Il regista, che utilizza storyboard per descrivere agli attori le scene dimostrando un’eccellente capacità di disegnatore, ammette di essere già al lavoro su un possibile sequel.

«Gassmann e la Francesconi sono talenti straordinari»

Per Alessandro Gassmann e della giovane Gineva Francesconi, ha solo parole di stima: «Loro sono talenti straordinari: abbiamo lavorato sulla sceneggiatura insieme e, al di là della preparazione tecnica, hanno messo nei personaggi qualcosa di personale e i personaggi gli sono entrati dentro. Ho scoperto grazie a loro particolari che non mi ero reso conto mentre giravo. Inoltre – aggiunge Cosimo Gomez – hanno portato grande armonia sul set: otto settimane di lavoro in armonia proprio grazie agli attori protagonisti, pur nella complessità del film, con esplosioni e battagie».
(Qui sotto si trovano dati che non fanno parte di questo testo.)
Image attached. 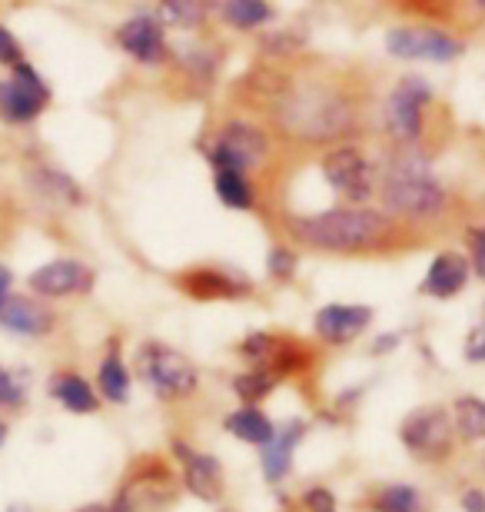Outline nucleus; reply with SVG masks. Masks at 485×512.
Segmentation results:
<instances>
[{
    "label": "nucleus",
    "mask_w": 485,
    "mask_h": 512,
    "mask_svg": "<svg viewBox=\"0 0 485 512\" xmlns=\"http://www.w3.org/2000/svg\"><path fill=\"white\" fill-rule=\"evenodd\" d=\"M270 117L299 143L343 140L356 127V107L329 84H283L270 97Z\"/></svg>",
    "instance_id": "nucleus-1"
},
{
    "label": "nucleus",
    "mask_w": 485,
    "mask_h": 512,
    "mask_svg": "<svg viewBox=\"0 0 485 512\" xmlns=\"http://www.w3.org/2000/svg\"><path fill=\"white\" fill-rule=\"evenodd\" d=\"M389 213L373 207H329L306 217L286 220V233L309 250L323 253H359L376 250L392 237Z\"/></svg>",
    "instance_id": "nucleus-2"
},
{
    "label": "nucleus",
    "mask_w": 485,
    "mask_h": 512,
    "mask_svg": "<svg viewBox=\"0 0 485 512\" xmlns=\"http://www.w3.org/2000/svg\"><path fill=\"white\" fill-rule=\"evenodd\" d=\"M383 203L392 217L426 223L436 220L449 203L446 187L432 177L429 160L416 147H402L383 177Z\"/></svg>",
    "instance_id": "nucleus-3"
},
{
    "label": "nucleus",
    "mask_w": 485,
    "mask_h": 512,
    "mask_svg": "<svg viewBox=\"0 0 485 512\" xmlns=\"http://www.w3.org/2000/svg\"><path fill=\"white\" fill-rule=\"evenodd\" d=\"M137 370L160 399H187L200 386V370L190 356L157 340L140 346Z\"/></svg>",
    "instance_id": "nucleus-4"
},
{
    "label": "nucleus",
    "mask_w": 485,
    "mask_h": 512,
    "mask_svg": "<svg viewBox=\"0 0 485 512\" xmlns=\"http://www.w3.org/2000/svg\"><path fill=\"white\" fill-rule=\"evenodd\" d=\"M399 443L409 449L419 463H442L456 446V423L446 406H422L402 419Z\"/></svg>",
    "instance_id": "nucleus-5"
},
{
    "label": "nucleus",
    "mask_w": 485,
    "mask_h": 512,
    "mask_svg": "<svg viewBox=\"0 0 485 512\" xmlns=\"http://www.w3.org/2000/svg\"><path fill=\"white\" fill-rule=\"evenodd\" d=\"M266 157H270V133L250 124V120H230L216 133L210 147V163L216 173H240V177H246L250 170L263 167Z\"/></svg>",
    "instance_id": "nucleus-6"
},
{
    "label": "nucleus",
    "mask_w": 485,
    "mask_h": 512,
    "mask_svg": "<svg viewBox=\"0 0 485 512\" xmlns=\"http://www.w3.org/2000/svg\"><path fill=\"white\" fill-rule=\"evenodd\" d=\"M432 104L429 80L416 74L402 77L386 100V130L399 147H416L422 137V107Z\"/></svg>",
    "instance_id": "nucleus-7"
},
{
    "label": "nucleus",
    "mask_w": 485,
    "mask_h": 512,
    "mask_svg": "<svg viewBox=\"0 0 485 512\" xmlns=\"http://www.w3.org/2000/svg\"><path fill=\"white\" fill-rule=\"evenodd\" d=\"M323 177L329 180L339 197H346L353 207H366V200L376 193V173L373 163L363 157V150L349 147H333L323 157Z\"/></svg>",
    "instance_id": "nucleus-8"
},
{
    "label": "nucleus",
    "mask_w": 485,
    "mask_h": 512,
    "mask_svg": "<svg viewBox=\"0 0 485 512\" xmlns=\"http://www.w3.org/2000/svg\"><path fill=\"white\" fill-rule=\"evenodd\" d=\"M386 50L396 60H432L452 64L462 54V44L446 30L436 27H396L386 34Z\"/></svg>",
    "instance_id": "nucleus-9"
},
{
    "label": "nucleus",
    "mask_w": 485,
    "mask_h": 512,
    "mask_svg": "<svg viewBox=\"0 0 485 512\" xmlns=\"http://www.w3.org/2000/svg\"><path fill=\"white\" fill-rule=\"evenodd\" d=\"M50 100V87L30 64L14 67V77L0 84V117L10 124H30Z\"/></svg>",
    "instance_id": "nucleus-10"
},
{
    "label": "nucleus",
    "mask_w": 485,
    "mask_h": 512,
    "mask_svg": "<svg viewBox=\"0 0 485 512\" xmlns=\"http://www.w3.org/2000/svg\"><path fill=\"white\" fill-rule=\"evenodd\" d=\"M177 286L190 300L213 303V300H243L253 293V283L236 270H223V266H196L177 276Z\"/></svg>",
    "instance_id": "nucleus-11"
},
{
    "label": "nucleus",
    "mask_w": 485,
    "mask_h": 512,
    "mask_svg": "<svg viewBox=\"0 0 485 512\" xmlns=\"http://www.w3.org/2000/svg\"><path fill=\"white\" fill-rule=\"evenodd\" d=\"M173 456H177L183 466V486H187L196 499L216 503V499L226 493V476H223V466L216 456L200 453V449L187 446L183 439L173 443Z\"/></svg>",
    "instance_id": "nucleus-12"
},
{
    "label": "nucleus",
    "mask_w": 485,
    "mask_h": 512,
    "mask_svg": "<svg viewBox=\"0 0 485 512\" xmlns=\"http://www.w3.org/2000/svg\"><path fill=\"white\" fill-rule=\"evenodd\" d=\"M316 336L329 346H346L373 326V306L363 303H329L319 306L313 316Z\"/></svg>",
    "instance_id": "nucleus-13"
},
{
    "label": "nucleus",
    "mask_w": 485,
    "mask_h": 512,
    "mask_svg": "<svg viewBox=\"0 0 485 512\" xmlns=\"http://www.w3.org/2000/svg\"><path fill=\"white\" fill-rule=\"evenodd\" d=\"M117 496L127 499V506L133 512L163 506L167 499H173V473H170V466H163L160 459L147 456L137 466V476H130L127 486H123Z\"/></svg>",
    "instance_id": "nucleus-14"
},
{
    "label": "nucleus",
    "mask_w": 485,
    "mask_h": 512,
    "mask_svg": "<svg viewBox=\"0 0 485 512\" xmlns=\"http://www.w3.org/2000/svg\"><path fill=\"white\" fill-rule=\"evenodd\" d=\"M94 286V270L80 260H54L30 273V290L37 296H77L90 293Z\"/></svg>",
    "instance_id": "nucleus-15"
},
{
    "label": "nucleus",
    "mask_w": 485,
    "mask_h": 512,
    "mask_svg": "<svg viewBox=\"0 0 485 512\" xmlns=\"http://www.w3.org/2000/svg\"><path fill=\"white\" fill-rule=\"evenodd\" d=\"M117 44L127 50L133 60H140V64H163V60L170 57L163 27L157 24V17H150V14H137V17H130L127 24H120Z\"/></svg>",
    "instance_id": "nucleus-16"
},
{
    "label": "nucleus",
    "mask_w": 485,
    "mask_h": 512,
    "mask_svg": "<svg viewBox=\"0 0 485 512\" xmlns=\"http://www.w3.org/2000/svg\"><path fill=\"white\" fill-rule=\"evenodd\" d=\"M306 436V423L303 419H286L283 426H276L273 439L260 449V469H263V479L270 486L283 483L293 469V453L296 446L303 443Z\"/></svg>",
    "instance_id": "nucleus-17"
},
{
    "label": "nucleus",
    "mask_w": 485,
    "mask_h": 512,
    "mask_svg": "<svg viewBox=\"0 0 485 512\" xmlns=\"http://www.w3.org/2000/svg\"><path fill=\"white\" fill-rule=\"evenodd\" d=\"M469 260L462 253H439L436 260L429 263V270L426 276H422V286L419 290L432 296V300H452L456 293L466 290V283H469Z\"/></svg>",
    "instance_id": "nucleus-18"
},
{
    "label": "nucleus",
    "mask_w": 485,
    "mask_h": 512,
    "mask_svg": "<svg viewBox=\"0 0 485 512\" xmlns=\"http://www.w3.org/2000/svg\"><path fill=\"white\" fill-rule=\"evenodd\" d=\"M0 326L14 336H47L54 330V313L37 300H24V296H7L0 306Z\"/></svg>",
    "instance_id": "nucleus-19"
},
{
    "label": "nucleus",
    "mask_w": 485,
    "mask_h": 512,
    "mask_svg": "<svg viewBox=\"0 0 485 512\" xmlns=\"http://www.w3.org/2000/svg\"><path fill=\"white\" fill-rule=\"evenodd\" d=\"M226 433L236 436L240 443H250V446H266L276 433L273 419L263 413L260 406H240L226 416Z\"/></svg>",
    "instance_id": "nucleus-20"
},
{
    "label": "nucleus",
    "mask_w": 485,
    "mask_h": 512,
    "mask_svg": "<svg viewBox=\"0 0 485 512\" xmlns=\"http://www.w3.org/2000/svg\"><path fill=\"white\" fill-rule=\"evenodd\" d=\"M50 393H54L70 413H97L100 409L97 393L90 389L84 376H77V373H57L54 383H50Z\"/></svg>",
    "instance_id": "nucleus-21"
},
{
    "label": "nucleus",
    "mask_w": 485,
    "mask_h": 512,
    "mask_svg": "<svg viewBox=\"0 0 485 512\" xmlns=\"http://www.w3.org/2000/svg\"><path fill=\"white\" fill-rule=\"evenodd\" d=\"M173 57H177L180 70L193 80V84H210L216 74V60H220L216 50L206 44H183L173 50Z\"/></svg>",
    "instance_id": "nucleus-22"
},
{
    "label": "nucleus",
    "mask_w": 485,
    "mask_h": 512,
    "mask_svg": "<svg viewBox=\"0 0 485 512\" xmlns=\"http://www.w3.org/2000/svg\"><path fill=\"white\" fill-rule=\"evenodd\" d=\"M97 386H100L103 399H110V403H127L130 399V370L123 366L117 350H110L107 356H103L100 373H97Z\"/></svg>",
    "instance_id": "nucleus-23"
},
{
    "label": "nucleus",
    "mask_w": 485,
    "mask_h": 512,
    "mask_svg": "<svg viewBox=\"0 0 485 512\" xmlns=\"http://www.w3.org/2000/svg\"><path fill=\"white\" fill-rule=\"evenodd\" d=\"M452 423H456V436L469 439V443L485 439V399L459 396L452 403Z\"/></svg>",
    "instance_id": "nucleus-24"
},
{
    "label": "nucleus",
    "mask_w": 485,
    "mask_h": 512,
    "mask_svg": "<svg viewBox=\"0 0 485 512\" xmlns=\"http://www.w3.org/2000/svg\"><path fill=\"white\" fill-rule=\"evenodd\" d=\"M220 14L236 30H256L273 17V7L266 0H226L220 4Z\"/></svg>",
    "instance_id": "nucleus-25"
},
{
    "label": "nucleus",
    "mask_w": 485,
    "mask_h": 512,
    "mask_svg": "<svg viewBox=\"0 0 485 512\" xmlns=\"http://www.w3.org/2000/svg\"><path fill=\"white\" fill-rule=\"evenodd\" d=\"M280 383L270 366H256V370H246L240 376H233V393L243 399V406H256L260 399H266Z\"/></svg>",
    "instance_id": "nucleus-26"
},
{
    "label": "nucleus",
    "mask_w": 485,
    "mask_h": 512,
    "mask_svg": "<svg viewBox=\"0 0 485 512\" xmlns=\"http://www.w3.org/2000/svg\"><path fill=\"white\" fill-rule=\"evenodd\" d=\"M206 17V4H196V0H163L157 4V24H170L180 30H196Z\"/></svg>",
    "instance_id": "nucleus-27"
},
{
    "label": "nucleus",
    "mask_w": 485,
    "mask_h": 512,
    "mask_svg": "<svg viewBox=\"0 0 485 512\" xmlns=\"http://www.w3.org/2000/svg\"><path fill=\"white\" fill-rule=\"evenodd\" d=\"M213 187H216L220 203H226V207H233V210H250L256 203L253 183L246 177H240V173H216Z\"/></svg>",
    "instance_id": "nucleus-28"
},
{
    "label": "nucleus",
    "mask_w": 485,
    "mask_h": 512,
    "mask_svg": "<svg viewBox=\"0 0 485 512\" xmlns=\"http://www.w3.org/2000/svg\"><path fill=\"white\" fill-rule=\"evenodd\" d=\"M313 360V350L303 346L299 340H290V336H276V350H273V360L266 363L276 376L283 373H299L306 370V363Z\"/></svg>",
    "instance_id": "nucleus-29"
},
{
    "label": "nucleus",
    "mask_w": 485,
    "mask_h": 512,
    "mask_svg": "<svg viewBox=\"0 0 485 512\" xmlns=\"http://www.w3.org/2000/svg\"><path fill=\"white\" fill-rule=\"evenodd\" d=\"M376 512H422V496L409 483H389L373 499Z\"/></svg>",
    "instance_id": "nucleus-30"
},
{
    "label": "nucleus",
    "mask_w": 485,
    "mask_h": 512,
    "mask_svg": "<svg viewBox=\"0 0 485 512\" xmlns=\"http://www.w3.org/2000/svg\"><path fill=\"white\" fill-rule=\"evenodd\" d=\"M296 253L290 247H283V243H276V247L266 253V273H270V280L276 283H290L296 276Z\"/></svg>",
    "instance_id": "nucleus-31"
},
{
    "label": "nucleus",
    "mask_w": 485,
    "mask_h": 512,
    "mask_svg": "<svg viewBox=\"0 0 485 512\" xmlns=\"http://www.w3.org/2000/svg\"><path fill=\"white\" fill-rule=\"evenodd\" d=\"M273 350H276V336L273 333H250L240 343V356H243V360L256 363V366H266V360H273Z\"/></svg>",
    "instance_id": "nucleus-32"
},
{
    "label": "nucleus",
    "mask_w": 485,
    "mask_h": 512,
    "mask_svg": "<svg viewBox=\"0 0 485 512\" xmlns=\"http://www.w3.org/2000/svg\"><path fill=\"white\" fill-rule=\"evenodd\" d=\"M303 44H306V37H293V30H280V34L263 37V50H266V54H273V57H290Z\"/></svg>",
    "instance_id": "nucleus-33"
},
{
    "label": "nucleus",
    "mask_w": 485,
    "mask_h": 512,
    "mask_svg": "<svg viewBox=\"0 0 485 512\" xmlns=\"http://www.w3.org/2000/svg\"><path fill=\"white\" fill-rule=\"evenodd\" d=\"M469 253H472L469 266L485 280V223H482V227L469 230Z\"/></svg>",
    "instance_id": "nucleus-34"
},
{
    "label": "nucleus",
    "mask_w": 485,
    "mask_h": 512,
    "mask_svg": "<svg viewBox=\"0 0 485 512\" xmlns=\"http://www.w3.org/2000/svg\"><path fill=\"white\" fill-rule=\"evenodd\" d=\"M20 403H24V386L0 366V406H20Z\"/></svg>",
    "instance_id": "nucleus-35"
},
{
    "label": "nucleus",
    "mask_w": 485,
    "mask_h": 512,
    "mask_svg": "<svg viewBox=\"0 0 485 512\" xmlns=\"http://www.w3.org/2000/svg\"><path fill=\"white\" fill-rule=\"evenodd\" d=\"M303 503H306V509H309V512H336V496L329 493L326 486H313V489H306Z\"/></svg>",
    "instance_id": "nucleus-36"
},
{
    "label": "nucleus",
    "mask_w": 485,
    "mask_h": 512,
    "mask_svg": "<svg viewBox=\"0 0 485 512\" xmlns=\"http://www.w3.org/2000/svg\"><path fill=\"white\" fill-rule=\"evenodd\" d=\"M466 360L469 363H485V320L476 323L466 336Z\"/></svg>",
    "instance_id": "nucleus-37"
},
{
    "label": "nucleus",
    "mask_w": 485,
    "mask_h": 512,
    "mask_svg": "<svg viewBox=\"0 0 485 512\" xmlns=\"http://www.w3.org/2000/svg\"><path fill=\"white\" fill-rule=\"evenodd\" d=\"M0 64H10V67L20 64V44L7 27H0Z\"/></svg>",
    "instance_id": "nucleus-38"
},
{
    "label": "nucleus",
    "mask_w": 485,
    "mask_h": 512,
    "mask_svg": "<svg viewBox=\"0 0 485 512\" xmlns=\"http://www.w3.org/2000/svg\"><path fill=\"white\" fill-rule=\"evenodd\" d=\"M459 506H462V512H485V493L476 486H469L466 493L459 496Z\"/></svg>",
    "instance_id": "nucleus-39"
},
{
    "label": "nucleus",
    "mask_w": 485,
    "mask_h": 512,
    "mask_svg": "<svg viewBox=\"0 0 485 512\" xmlns=\"http://www.w3.org/2000/svg\"><path fill=\"white\" fill-rule=\"evenodd\" d=\"M74 512H133V509L127 506V499L123 496H113V503H90V506H80Z\"/></svg>",
    "instance_id": "nucleus-40"
},
{
    "label": "nucleus",
    "mask_w": 485,
    "mask_h": 512,
    "mask_svg": "<svg viewBox=\"0 0 485 512\" xmlns=\"http://www.w3.org/2000/svg\"><path fill=\"white\" fill-rule=\"evenodd\" d=\"M396 346H399V333H386L373 343V353H389V350H396Z\"/></svg>",
    "instance_id": "nucleus-41"
},
{
    "label": "nucleus",
    "mask_w": 485,
    "mask_h": 512,
    "mask_svg": "<svg viewBox=\"0 0 485 512\" xmlns=\"http://www.w3.org/2000/svg\"><path fill=\"white\" fill-rule=\"evenodd\" d=\"M10 283H14V276H10L7 266L0 263V306L7 303V296H10Z\"/></svg>",
    "instance_id": "nucleus-42"
},
{
    "label": "nucleus",
    "mask_w": 485,
    "mask_h": 512,
    "mask_svg": "<svg viewBox=\"0 0 485 512\" xmlns=\"http://www.w3.org/2000/svg\"><path fill=\"white\" fill-rule=\"evenodd\" d=\"M4 439H7V426L0 423V446H4Z\"/></svg>",
    "instance_id": "nucleus-43"
},
{
    "label": "nucleus",
    "mask_w": 485,
    "mask_h": 512,
    "mask_svg": "<svg viewBox=\"0 0 485 512\" xmlns=\"http://www.w3.org/2000/svg\"><path fill=\"white\" fill-rule=\"evenodd\" d=\"M7 512H30V509H27V506H10Z\"/></svg>",
    "instance_id": "nucleus-44"
},
{
    "label": "nucleus",
    "mask_w": 485,
    "mask_h": 512,
    "mask_svg": "<svg viewBox=\"0 0 485 512\" xmlns=\"http://www.w3.org/2000/svg\"><path fill=\"white\" fill-rule=\"evenodd\" d=\"M482 466H485V459H482Z\"/></svg>",
    "instance_id": "nucleus-45"
}]
</instances>
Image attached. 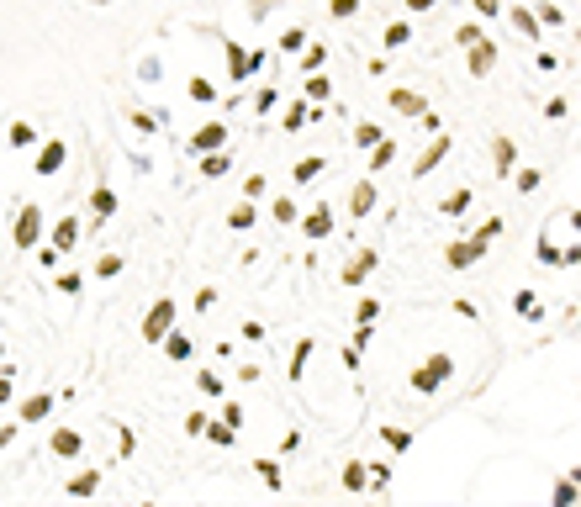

Prodotto da Maurizio Totti e Alessandro Usai per Colorado Film e Iginio Straffi, Il mio nome è vendetta è stato girato in gran parte in Trentino-Alto Adige. «E’ stata una scelta narrativa, oltre che estetica ovviamente – spiega ancora il regista – perchè ci è sembrato il luogo più adatto per far credere che quest’uomo per 18 anni si sia potuto nascondere tra le montagne e abbia iniziato una nuova vita».